• Seremonial penandatangan PKB 2013-2015 oleh pihak manajemen TEPI dan SPNTI disaksikan oleh Depnaker dan SKK migas
  • Turnamen futsal SPNTI dalam rangka peringatan HUT SPNTI
  • Sarasehan dalam rangka peringatan HUT SPNTI ke-10 bertempat di hotel Pacific Balikpapan
  • Musyawarah Nasional KSP migas yang pertama sekaligus deklarasi terbentuknya Konfederasi Serikat Pekerja Migas Indonesia

Sunday, September 13, 2015

Memahami “Penguasaan” Migas dari Sejarah (oleh : Prof Koesoemadinata)


Tulisan dari bapak Rovicky
disalin dari : rovicky.wordpress.com

Lepas dari persoalan interpretasi dan pemahaman istilah “dikuasi” dalam pasal 33 UUD 1945. Pengelolaan migas di Indonesia ini telah berkembang lebih dari seabad yang lalu. Siapa saja yang mengelola (mencari, menemukan dan memproduksi) dan bagaimana perubahannya di dongengkan Prof (emeritus) Koesoemadinata dibawah ini.

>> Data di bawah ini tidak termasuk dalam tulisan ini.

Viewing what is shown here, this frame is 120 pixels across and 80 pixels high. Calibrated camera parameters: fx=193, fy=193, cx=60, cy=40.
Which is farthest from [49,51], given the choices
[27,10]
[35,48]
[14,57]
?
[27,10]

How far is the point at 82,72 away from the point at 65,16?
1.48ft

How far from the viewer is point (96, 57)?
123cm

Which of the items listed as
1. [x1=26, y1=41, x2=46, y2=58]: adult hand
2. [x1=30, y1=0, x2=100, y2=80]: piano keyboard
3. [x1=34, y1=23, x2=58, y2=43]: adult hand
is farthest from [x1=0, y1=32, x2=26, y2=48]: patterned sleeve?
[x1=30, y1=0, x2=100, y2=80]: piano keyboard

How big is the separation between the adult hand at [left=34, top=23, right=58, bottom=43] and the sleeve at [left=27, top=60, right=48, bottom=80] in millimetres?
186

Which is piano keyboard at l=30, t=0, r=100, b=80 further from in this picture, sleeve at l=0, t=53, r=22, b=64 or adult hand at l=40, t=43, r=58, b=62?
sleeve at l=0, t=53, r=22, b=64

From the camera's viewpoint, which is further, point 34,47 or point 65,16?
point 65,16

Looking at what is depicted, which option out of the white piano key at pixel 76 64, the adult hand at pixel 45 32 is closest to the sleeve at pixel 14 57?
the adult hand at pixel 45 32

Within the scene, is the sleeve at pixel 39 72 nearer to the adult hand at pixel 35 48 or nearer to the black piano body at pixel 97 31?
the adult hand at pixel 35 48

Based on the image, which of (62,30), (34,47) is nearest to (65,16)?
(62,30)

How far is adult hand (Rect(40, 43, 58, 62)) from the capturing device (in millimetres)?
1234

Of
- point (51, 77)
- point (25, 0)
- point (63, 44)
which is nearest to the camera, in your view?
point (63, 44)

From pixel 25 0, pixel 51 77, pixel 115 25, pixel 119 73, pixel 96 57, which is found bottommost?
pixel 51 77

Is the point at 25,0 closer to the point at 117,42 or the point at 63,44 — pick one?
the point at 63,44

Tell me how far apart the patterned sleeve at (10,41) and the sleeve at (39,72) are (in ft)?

Diskusi awal di IAGI-net terpicu oleh pernyataan dari salah satu praktisi migas membuat Pak Koesoema untuk kembali mengorek sejarah.

Awal Penguasaan Migas.
UUD-45 itu kan disusun zaman Jepang oleh para cendekiawan yang pada waktu itu cenderung sosialistis (bukan komunis) dan nasionalist. Kecenderungan ini bukan saja di Indonesia tetapi juga di Europa, bahkan di Amerika Serikat (a.l penulis Hemingway, yang ikut berjuang di Sepanyol dengan para sosialis melawan fasisme). Pancasila sendiri juga bersifat  sosialistis . Marhaenisme yang dianut bung Karno juga bersifat sosialistis yang anti kapitalisme dan anti komunisme.
Maka setelah Indonesia merdeka terutama setelah pada tahun 1958 kita kembali ke UUD-45, maka banyak perusahaan asing khususnya semua perusahaan Belanda (termasuk perkebunanan,  bahkan pabrik roti dan toko2)  dinasionalisasi apalagi dengan dalih Trikora dan terjadi exodus orang wna (WN Belanda).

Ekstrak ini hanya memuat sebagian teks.